• **AIM**
Copy out the data from the line with "What is the measured" to the line with "(x=46, y=354) →", keeping both of those lines and changing nothing.

*-*-*

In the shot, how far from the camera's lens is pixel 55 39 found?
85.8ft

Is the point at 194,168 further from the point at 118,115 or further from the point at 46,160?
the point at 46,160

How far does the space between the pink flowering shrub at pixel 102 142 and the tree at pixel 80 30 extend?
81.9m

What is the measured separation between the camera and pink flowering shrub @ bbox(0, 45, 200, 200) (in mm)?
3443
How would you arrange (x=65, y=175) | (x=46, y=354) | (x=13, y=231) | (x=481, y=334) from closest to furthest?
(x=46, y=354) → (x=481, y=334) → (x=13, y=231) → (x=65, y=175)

*-*-*

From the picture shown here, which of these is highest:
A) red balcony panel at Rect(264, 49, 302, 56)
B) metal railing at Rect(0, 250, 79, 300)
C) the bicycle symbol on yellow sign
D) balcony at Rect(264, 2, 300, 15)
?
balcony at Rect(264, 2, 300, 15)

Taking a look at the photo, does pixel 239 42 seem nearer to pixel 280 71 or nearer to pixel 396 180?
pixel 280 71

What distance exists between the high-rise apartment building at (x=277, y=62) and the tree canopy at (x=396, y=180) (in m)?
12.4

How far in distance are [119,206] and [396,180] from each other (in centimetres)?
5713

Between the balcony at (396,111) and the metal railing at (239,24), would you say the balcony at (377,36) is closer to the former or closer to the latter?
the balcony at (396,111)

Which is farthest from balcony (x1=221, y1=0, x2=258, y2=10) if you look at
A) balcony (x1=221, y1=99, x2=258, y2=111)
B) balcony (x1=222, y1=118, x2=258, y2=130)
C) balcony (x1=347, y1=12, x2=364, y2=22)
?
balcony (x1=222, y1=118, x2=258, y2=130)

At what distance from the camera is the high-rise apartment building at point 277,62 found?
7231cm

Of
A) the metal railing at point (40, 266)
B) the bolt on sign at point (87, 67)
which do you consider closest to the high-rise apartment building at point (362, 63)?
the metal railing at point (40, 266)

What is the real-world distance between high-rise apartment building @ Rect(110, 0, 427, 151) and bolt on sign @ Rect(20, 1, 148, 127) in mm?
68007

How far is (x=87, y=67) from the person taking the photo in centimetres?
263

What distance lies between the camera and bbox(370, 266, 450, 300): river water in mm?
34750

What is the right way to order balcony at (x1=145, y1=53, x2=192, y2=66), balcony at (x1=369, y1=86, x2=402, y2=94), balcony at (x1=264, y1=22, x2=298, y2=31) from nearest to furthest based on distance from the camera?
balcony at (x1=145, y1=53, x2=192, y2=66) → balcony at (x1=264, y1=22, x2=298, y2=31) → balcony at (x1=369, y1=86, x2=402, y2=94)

*-*-*

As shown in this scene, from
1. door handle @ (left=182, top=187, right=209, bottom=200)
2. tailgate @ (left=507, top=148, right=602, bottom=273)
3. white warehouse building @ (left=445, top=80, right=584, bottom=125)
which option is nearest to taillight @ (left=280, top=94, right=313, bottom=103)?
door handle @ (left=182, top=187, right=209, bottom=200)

*-*-*

• **ANSWER FOR THE TASK**
What is the measured separation between the camera and pink flowering shrub @ bbox(0, 45, 200, 200) (in mm)?
3443
How would you arrange (x=65, y=175) | (x=46, y=354) | (x=13, y=231) | (x=481, y=334) from closest to furthest?
(x=46, y=354) → (x=481, y=334) → (x=13, y=231) → (x=65, y=175)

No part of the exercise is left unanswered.